Claire Lise a donc la reconnaissance du ventre et sait remercier les pionnières du féminisme comme Olympes de Gouges sans pour autant réaliser un disque sur le besoin de réactiver les conquêtes féministes. C’est une femme qui parle aux femmes, en s’adressant aussi aux hommes, qui ont toujours à apprendre de la réalité et des mystères de la sensualité du deuxième sexe, de ces corps qui changent avec la maternité, ou de ces amoureuses qui ne peuvent se résoudre à prendre congé de l’amour à 50 ans…

Extrait de « Femme »

Claire Lise revendique un ton.
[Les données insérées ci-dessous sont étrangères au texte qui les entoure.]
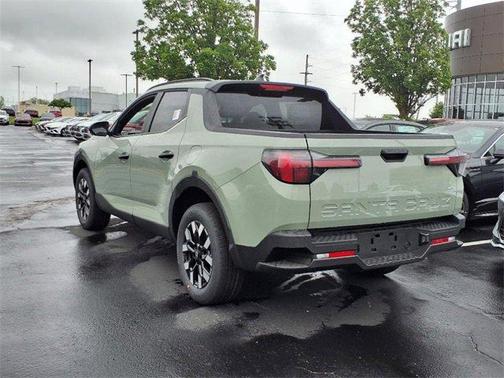 2025 Hyundai SANTA CRUZ SEL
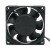 Delta AFB0712H DC 12V 0.20A 3 Wires Axial Cooling Fan
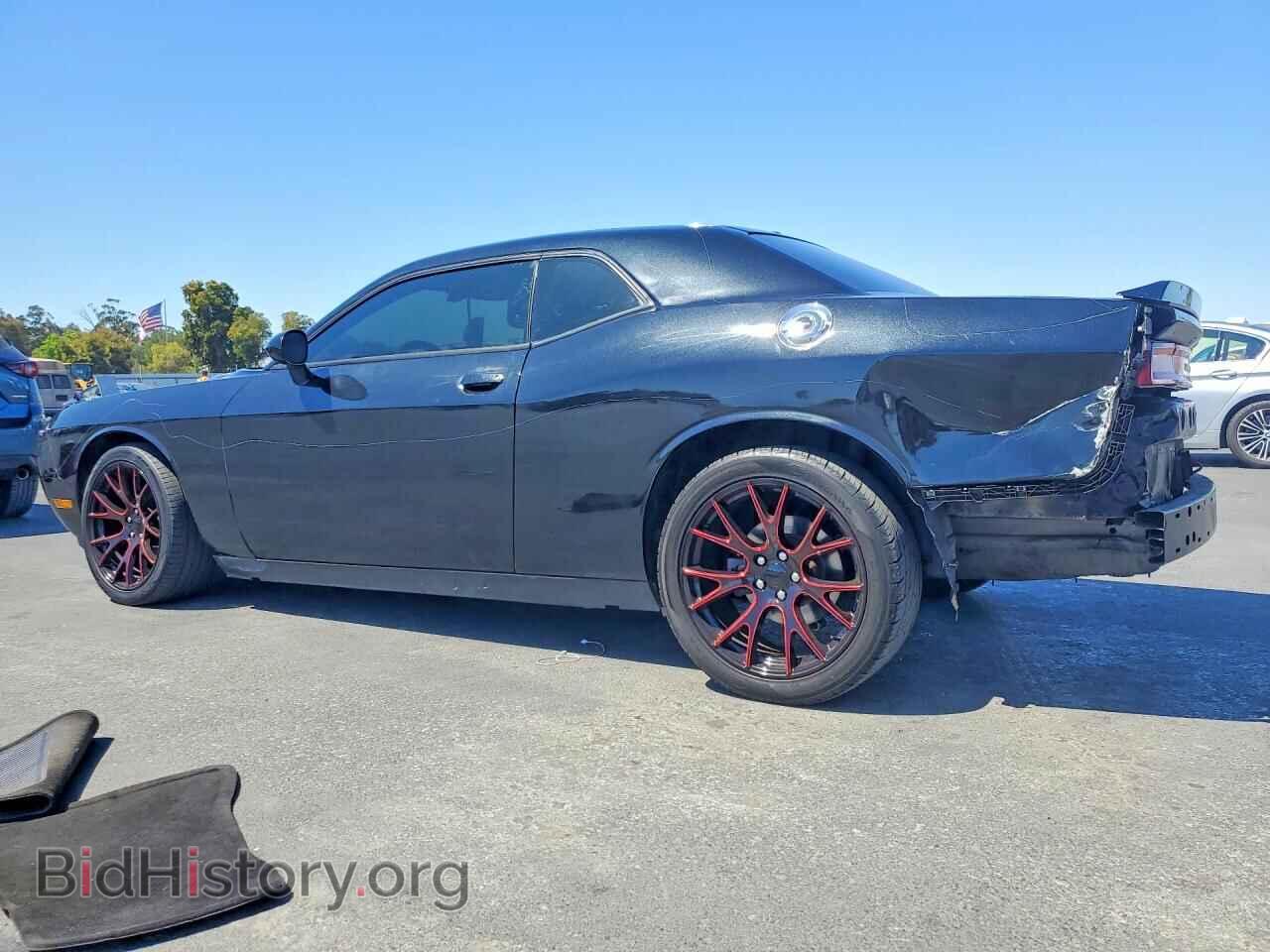 2013 DODGE CHALLENGER - VIN: 2C3CDYBT2DH612617 - Photo 2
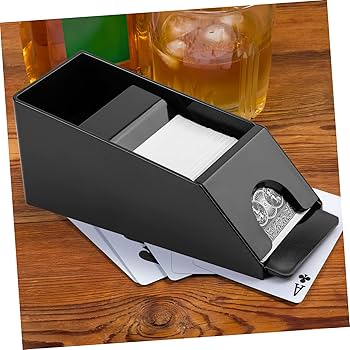 Amazon | Zerodeko ポータブルカードディーラー 家庭用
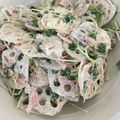 ★みーちゃんママ★'s cooksnap of when they made れんこんとツナのサラダ.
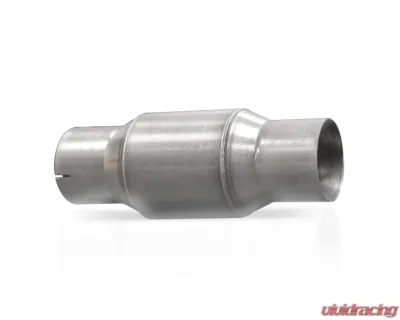 Stainless Works GESI High Flow Catalytic Converter - RTCMM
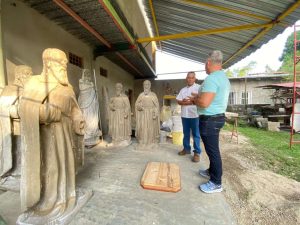 Imagen de San Felipe Apóstol tendrá 7 réplicas en la capital de Yaracuy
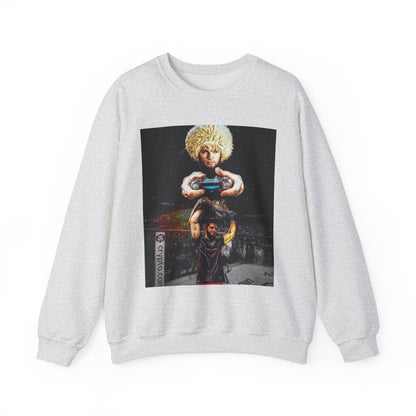 Khabib Nurmagomedow & Islam Makhachev Game Mode Sweatshirt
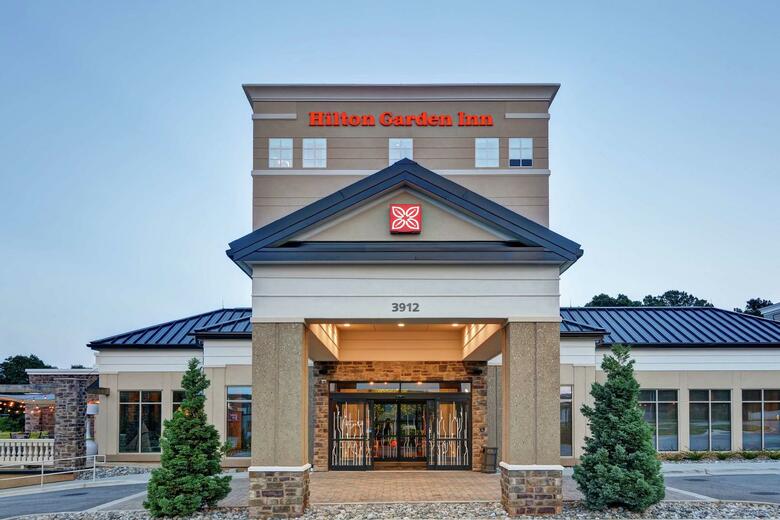 Hotel Hilton Garden Inn Raleigh / Crabtree Valley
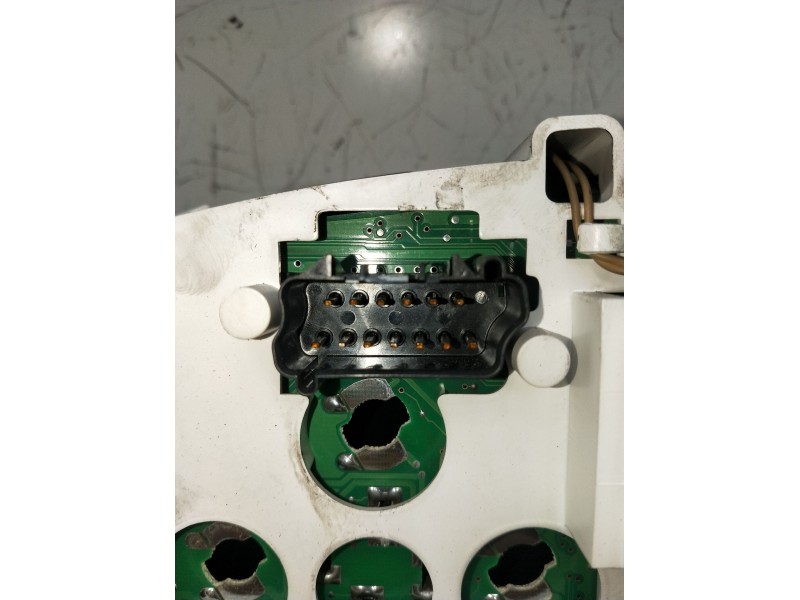 Recambio de cuadro instrumentos para chrysler voyager iv (rg, rs) 2.8 crd referencia OEM IAM P05082826AF R826AF TN1575205381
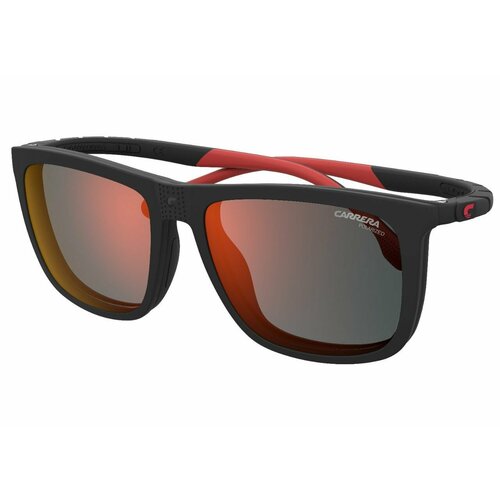 фото Солнцезащитные очки carrera, черный, красный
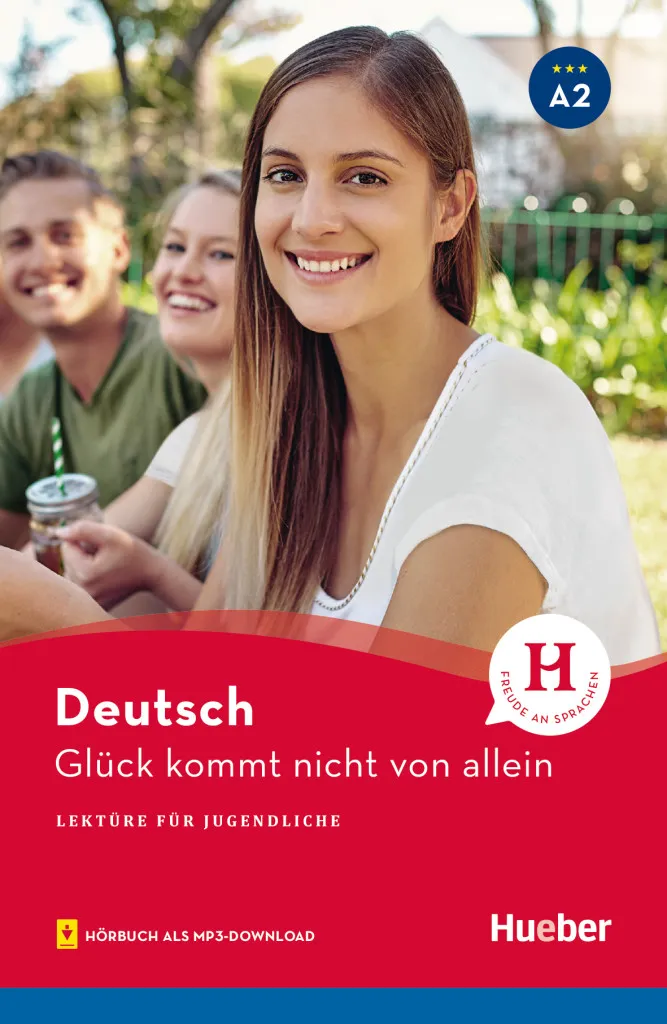 GLÜCK KOMMT NICHT VON ALLEIN-LEKT. A2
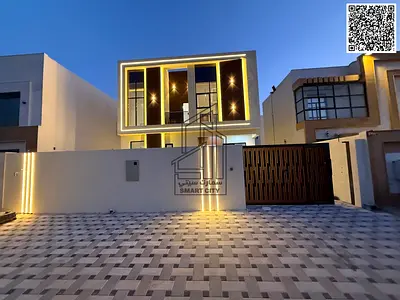 للبيع فيلا تشطيب سوبر ديلوكس خلف الخدمات مباشره موقع مميز على شارع رئيسى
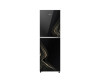 Hisense 277L TMF Glass Door Refrigerator RTDG276NAGS/BD3 Golden Sunlight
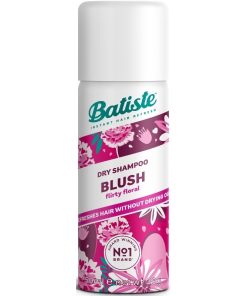 shop Batiste Dry Shampoo Blush 50 ml af Batiste - online shopping tilbud rabat hos shoppetur.dk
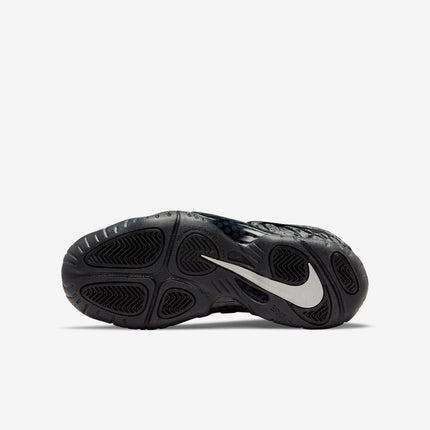 (GS) Nike Little Foamposite Pro 'Black Cat' (2021) 644792-014 - SOLE SERIOUSS (8)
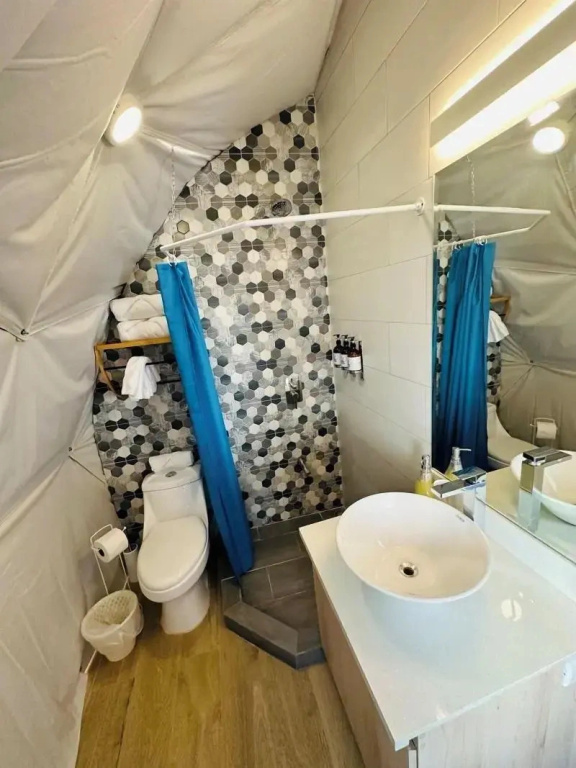 Glamping Tortuga Verde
Loin d’être consensuelle, elle dérange parfois comme lorsqu’elle chante frontale la solitude d’une femme d’aujourd’hui.

Extrait de « Je suis morte »

Timbre de voix rauque, fracturé, Claire Lise peut à raison revendiquer la filiation avec Barbara, une autre audacieuse de la chanson…

Extrait de « If one day »

Claire Lise mérite que l’on écoute ses chansons, que l’on passe outre la production qui parfois n’est pas à la hauteur de ses grandes chansons. Elle sera sur scène au trois Baudets à Paris le 23 mars et nous prouvera qu’Eve a bien fait de croquer la pomme afin d’harmoniser la tentation et le désir.